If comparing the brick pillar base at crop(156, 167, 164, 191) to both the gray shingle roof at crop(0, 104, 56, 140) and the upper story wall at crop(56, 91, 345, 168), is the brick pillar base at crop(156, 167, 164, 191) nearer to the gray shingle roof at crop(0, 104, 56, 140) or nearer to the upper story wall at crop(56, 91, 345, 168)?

---

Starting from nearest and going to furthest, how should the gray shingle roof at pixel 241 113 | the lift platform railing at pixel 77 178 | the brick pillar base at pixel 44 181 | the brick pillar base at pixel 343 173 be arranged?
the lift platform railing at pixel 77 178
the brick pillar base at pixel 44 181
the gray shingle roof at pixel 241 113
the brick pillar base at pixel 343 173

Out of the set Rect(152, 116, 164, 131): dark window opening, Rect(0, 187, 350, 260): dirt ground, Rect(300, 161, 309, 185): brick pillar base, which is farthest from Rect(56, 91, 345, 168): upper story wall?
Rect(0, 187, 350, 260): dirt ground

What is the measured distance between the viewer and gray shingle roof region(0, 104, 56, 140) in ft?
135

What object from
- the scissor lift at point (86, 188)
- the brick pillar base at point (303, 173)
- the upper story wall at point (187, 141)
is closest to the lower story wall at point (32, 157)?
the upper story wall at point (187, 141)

• **WHAT THE TASK ASKS**:
Pick out every line in the entries above that contains the word "railing" and copy each one. Case matters.

• **REPLY TO THE TASK**:
Starting from nearest and going to furthest, how should the gray shingle roof at pixel 241 113 | the lift platform railing at pixel 77 178 | the brick pillar base at pixel 44 181 | the brick pillar base at pixel 343 173 be arranged?
the lift platform railing at pixel 77 178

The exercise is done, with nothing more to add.